Cars are not usually featured front and center in movies, though there are times we do see this in a prominent role, like the animated film “Cars”. Vehicles will usually play pivotal roles in films, which wouldn’t be the same without them. Without a fleet of tech-enhanced vehicles, James Bond’s action-filled missions would be a lot less thrilling. In the same vein, Batman would not be as menacing a vigilante without if he pulled up on a villian on his bicycle.
Without the now-iconic car pursuit involving a Dodge Charger and the 1960s Ford Mustang, the Steve McQueen movie “Bullitt” just wouldn’t be as spectacular.
The vehicles listed below contributed so much to the films they appeared in that their impact went beyond the movie itself and became a part of the overall culture. Many are involved in chases, but just remember that you never want to drive like this in real life or you may need to hire a car accident lawyer.
You may immediately think of the van in the series “The A-Team” or KITT from David Hasselhoff’s “Knight Rider”, but we don’t mention them here because they were based on their appearances on television.
“Herbie” – 1963 Volkswagen Beetle
Herbie lives in the hearts of many, but first appeared in the 1960s comedy “The Love Bug” as the film’s primary character. It wasn’t your average Bug though. It was recognizable for being white, with red and blue racing stripes. The lovable Volkswagen would go on to appear in six movies in total. Its impact was so great, you will see look-a-likes to this day.
“Ecto-1” – 1959 Cadillac Miller-Meteor ambulance
Ecto-1 was the name of the classic vehicle that got the team of ghost catchers around in the 1980s classic “Ghostbusters”. It was an extremely modded Cadillac.

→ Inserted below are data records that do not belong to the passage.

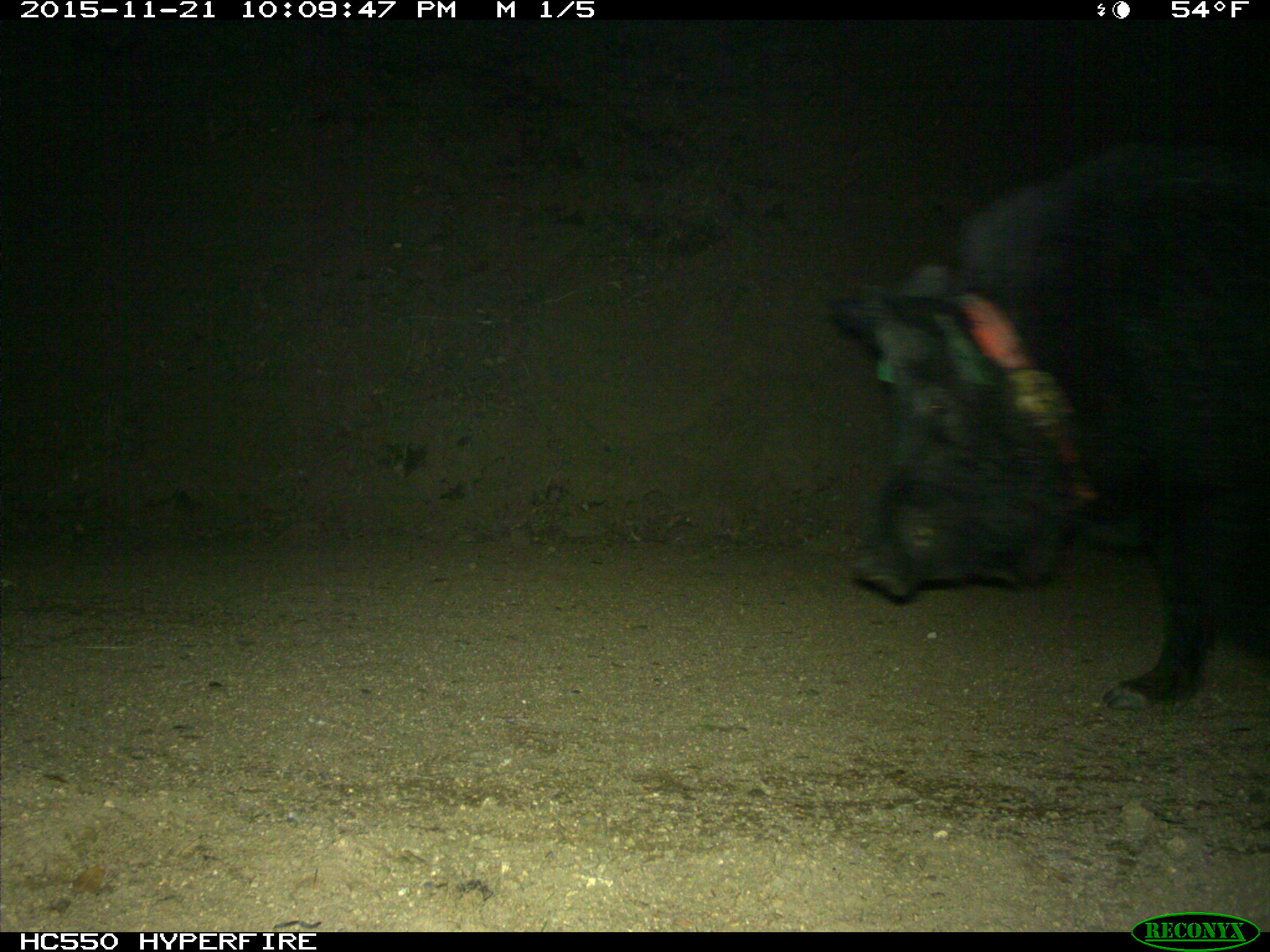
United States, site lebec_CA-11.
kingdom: Animalia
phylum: Chordata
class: Mammalia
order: Artiodactyla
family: Suidae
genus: Sus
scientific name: Sus scrofa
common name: wild boar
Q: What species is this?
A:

The 1959 Caddy Miller-Meteor ambulance had huge tail fins and a huge front end with a shiny grille. The Ghostbusters added all their gear to the vehicle, which measured in at 20-feet long. Who you gonna call?
“Wet Nellie” – Lotus Esprit S1
The half car, half submarine “Wet Nellie” makes an appearance in James Bond’s 1970s “The Spy Who Loved Me”. It was a fantasy-inspired car built on a Lotus Esprit S1. It was so popular that Elon Musk bought one and tried to make it a functional submarine.
The filmmakers created a version to work on the road and one for underwater. Both looked awesome!
1973 Ford Falcon XB GT Pursuit Special
This one appeared in the original “Mad Max” and was referred to as the “last of the V-8s” by a mechanic in a future dystopia Earth.
The iconic movie made the customized 1973 Ford Falcon more than just a movie prop, but a moment in pop culture.
1961 Ferrari 250 GT SWB California Spyder
The gorgeous red 1961 Ferrari 250 GT SWB California Spyder is widely remembered for its appearance in the classic 1980s comedy “Ferris Bueller’s Day Off”. It being destroyed is one of the movie’s most unforgettable sequences.
It is an extremely rare car, with just under 40 units made. One of these sold in 2015 for nearly $17 million dollars.
1977 Pontiac Firebird Trans AM
The Firebird will be forever linked to the 1970s picture “Smokey and the Bandit,” starring Burt Reynolds, which was a box office smash. It spawned a film trilogy, but it was arguably the cars, not the actors that people remember the most.
The Trans AM with the winged firebird emblem on the hood became so popular after this movie hit the big screen.